⟨

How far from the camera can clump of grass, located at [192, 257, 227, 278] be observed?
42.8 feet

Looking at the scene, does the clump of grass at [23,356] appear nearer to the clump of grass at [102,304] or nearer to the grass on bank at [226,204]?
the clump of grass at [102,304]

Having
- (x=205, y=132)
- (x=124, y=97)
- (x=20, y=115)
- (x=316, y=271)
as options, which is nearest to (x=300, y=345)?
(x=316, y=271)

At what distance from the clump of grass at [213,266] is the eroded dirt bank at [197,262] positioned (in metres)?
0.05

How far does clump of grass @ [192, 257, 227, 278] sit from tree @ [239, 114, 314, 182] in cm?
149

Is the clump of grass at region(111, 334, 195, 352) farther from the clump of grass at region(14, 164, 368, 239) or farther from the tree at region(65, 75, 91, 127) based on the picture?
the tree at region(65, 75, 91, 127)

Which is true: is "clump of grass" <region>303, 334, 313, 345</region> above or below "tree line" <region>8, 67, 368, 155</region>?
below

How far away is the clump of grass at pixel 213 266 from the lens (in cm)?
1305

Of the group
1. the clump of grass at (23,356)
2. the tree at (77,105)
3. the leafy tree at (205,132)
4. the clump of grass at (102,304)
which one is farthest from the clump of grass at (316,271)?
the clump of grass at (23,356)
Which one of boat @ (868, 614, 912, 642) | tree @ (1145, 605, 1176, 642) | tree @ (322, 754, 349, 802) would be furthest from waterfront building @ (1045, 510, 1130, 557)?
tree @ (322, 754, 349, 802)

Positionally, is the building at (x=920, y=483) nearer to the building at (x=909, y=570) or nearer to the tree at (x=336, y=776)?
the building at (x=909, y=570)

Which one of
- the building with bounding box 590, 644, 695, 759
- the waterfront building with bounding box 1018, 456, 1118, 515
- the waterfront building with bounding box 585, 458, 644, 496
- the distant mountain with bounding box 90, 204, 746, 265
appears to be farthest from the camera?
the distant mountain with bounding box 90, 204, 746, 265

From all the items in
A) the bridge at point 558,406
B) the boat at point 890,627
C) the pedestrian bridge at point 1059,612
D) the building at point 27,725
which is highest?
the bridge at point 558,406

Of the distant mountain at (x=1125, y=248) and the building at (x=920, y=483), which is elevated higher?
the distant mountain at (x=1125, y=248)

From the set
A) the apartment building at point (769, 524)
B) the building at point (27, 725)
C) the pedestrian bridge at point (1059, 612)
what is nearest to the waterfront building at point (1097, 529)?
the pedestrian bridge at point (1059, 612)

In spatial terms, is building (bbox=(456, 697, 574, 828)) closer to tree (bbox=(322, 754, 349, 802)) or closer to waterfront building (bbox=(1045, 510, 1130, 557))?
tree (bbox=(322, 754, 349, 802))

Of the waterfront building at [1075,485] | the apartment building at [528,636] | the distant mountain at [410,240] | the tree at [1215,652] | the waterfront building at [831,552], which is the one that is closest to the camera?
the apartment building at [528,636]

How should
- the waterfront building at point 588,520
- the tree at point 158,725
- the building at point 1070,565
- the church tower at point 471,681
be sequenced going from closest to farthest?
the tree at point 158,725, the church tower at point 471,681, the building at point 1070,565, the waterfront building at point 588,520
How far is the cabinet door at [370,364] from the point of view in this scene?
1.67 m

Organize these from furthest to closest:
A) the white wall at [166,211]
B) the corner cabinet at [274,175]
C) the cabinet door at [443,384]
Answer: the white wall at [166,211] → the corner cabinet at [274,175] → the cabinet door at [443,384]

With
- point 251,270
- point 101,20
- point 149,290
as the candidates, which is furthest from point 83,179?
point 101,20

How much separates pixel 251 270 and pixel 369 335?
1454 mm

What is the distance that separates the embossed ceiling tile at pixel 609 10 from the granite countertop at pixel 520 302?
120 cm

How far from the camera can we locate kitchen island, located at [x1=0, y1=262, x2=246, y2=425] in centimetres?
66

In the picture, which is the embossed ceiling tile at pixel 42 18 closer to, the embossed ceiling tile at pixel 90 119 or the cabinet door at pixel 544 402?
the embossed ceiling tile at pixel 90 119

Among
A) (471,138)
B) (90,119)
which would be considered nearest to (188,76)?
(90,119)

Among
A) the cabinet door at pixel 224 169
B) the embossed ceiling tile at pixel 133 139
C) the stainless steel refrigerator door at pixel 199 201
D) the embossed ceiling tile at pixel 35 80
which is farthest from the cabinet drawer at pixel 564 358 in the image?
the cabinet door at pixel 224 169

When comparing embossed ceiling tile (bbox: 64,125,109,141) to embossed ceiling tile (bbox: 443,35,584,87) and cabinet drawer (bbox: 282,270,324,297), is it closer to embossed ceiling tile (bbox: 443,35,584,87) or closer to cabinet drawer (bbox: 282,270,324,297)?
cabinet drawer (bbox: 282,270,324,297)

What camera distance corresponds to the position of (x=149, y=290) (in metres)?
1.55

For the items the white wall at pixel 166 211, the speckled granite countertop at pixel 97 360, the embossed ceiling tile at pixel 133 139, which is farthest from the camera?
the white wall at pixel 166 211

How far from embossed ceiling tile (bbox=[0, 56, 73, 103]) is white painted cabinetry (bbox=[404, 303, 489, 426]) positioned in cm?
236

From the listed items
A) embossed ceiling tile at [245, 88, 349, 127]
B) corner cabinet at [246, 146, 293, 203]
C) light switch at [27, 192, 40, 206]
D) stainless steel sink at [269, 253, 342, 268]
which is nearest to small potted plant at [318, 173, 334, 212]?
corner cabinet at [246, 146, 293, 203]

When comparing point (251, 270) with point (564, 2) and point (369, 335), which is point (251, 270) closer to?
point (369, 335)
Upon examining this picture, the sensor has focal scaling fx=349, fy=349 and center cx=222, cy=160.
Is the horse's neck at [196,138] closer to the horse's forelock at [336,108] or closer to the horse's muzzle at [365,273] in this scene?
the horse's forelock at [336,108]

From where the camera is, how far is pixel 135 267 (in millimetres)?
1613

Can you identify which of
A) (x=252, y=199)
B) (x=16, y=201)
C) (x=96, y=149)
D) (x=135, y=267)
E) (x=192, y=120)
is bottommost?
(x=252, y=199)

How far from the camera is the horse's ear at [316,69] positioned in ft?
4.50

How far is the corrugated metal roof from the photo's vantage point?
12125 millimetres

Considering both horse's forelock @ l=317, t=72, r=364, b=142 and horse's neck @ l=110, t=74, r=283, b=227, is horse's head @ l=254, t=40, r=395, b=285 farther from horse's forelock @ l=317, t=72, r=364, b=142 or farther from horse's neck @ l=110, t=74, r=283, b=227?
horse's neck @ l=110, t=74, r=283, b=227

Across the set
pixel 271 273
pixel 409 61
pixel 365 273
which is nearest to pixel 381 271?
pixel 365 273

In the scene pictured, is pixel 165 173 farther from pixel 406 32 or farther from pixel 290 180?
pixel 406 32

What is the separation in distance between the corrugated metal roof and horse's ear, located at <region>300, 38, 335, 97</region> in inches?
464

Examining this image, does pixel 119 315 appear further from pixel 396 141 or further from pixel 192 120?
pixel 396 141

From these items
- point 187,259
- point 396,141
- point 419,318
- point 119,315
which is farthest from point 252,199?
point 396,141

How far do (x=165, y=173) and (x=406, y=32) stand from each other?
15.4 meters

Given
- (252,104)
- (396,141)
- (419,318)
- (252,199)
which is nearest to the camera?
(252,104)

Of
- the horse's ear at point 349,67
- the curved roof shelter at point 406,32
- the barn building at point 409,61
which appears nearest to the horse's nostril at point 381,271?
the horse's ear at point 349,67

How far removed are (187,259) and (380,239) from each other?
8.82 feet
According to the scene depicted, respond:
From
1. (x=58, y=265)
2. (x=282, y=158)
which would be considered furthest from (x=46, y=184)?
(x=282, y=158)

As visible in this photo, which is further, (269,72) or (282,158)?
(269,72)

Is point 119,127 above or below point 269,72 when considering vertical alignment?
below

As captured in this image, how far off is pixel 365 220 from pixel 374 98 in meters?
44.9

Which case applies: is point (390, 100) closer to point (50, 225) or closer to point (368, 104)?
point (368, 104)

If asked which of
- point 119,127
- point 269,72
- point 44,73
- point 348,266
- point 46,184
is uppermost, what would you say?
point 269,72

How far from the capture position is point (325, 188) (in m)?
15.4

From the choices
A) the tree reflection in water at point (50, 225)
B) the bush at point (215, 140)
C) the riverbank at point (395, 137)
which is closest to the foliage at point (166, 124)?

⟩

Exactly reproduce the lines that run from the line with "According to the" through the last line of the records, inclusive.

According to the scene depicted, respond:
From
1. (x=58, y=265)
2. (x=282, y=158)
which would be considered furthest from (x=46, y=184)?
(x=282, y=158)

As visible in this photo, which is further, (269,72) or (282,158)?
(269,72)

Is point 119,127 above or below point 269,72 when considering vertical alignment?
below

As captured in this image, how far off is pixel 365 220 from pixel 374 98 in meters?
44.9

Which case applies: is point (390, 100) closer to point (50, 225) or closer to point (368, 104)?
point (368, 104)

If asked which of
- point 119,127
- point 269,72
- point 44,73
- point 348,266
- point 46,184
is uppermost, what would you say?
point 269,72

How far from the capture position is point (325, 188) (in m)?
15.4

From the choices
A) the tree reflection in water at point (50, 225)
B) the bush at point (215, 140)
C) the riverbank at point (395, 137)
which is closest to the foliage at point (166, 124)?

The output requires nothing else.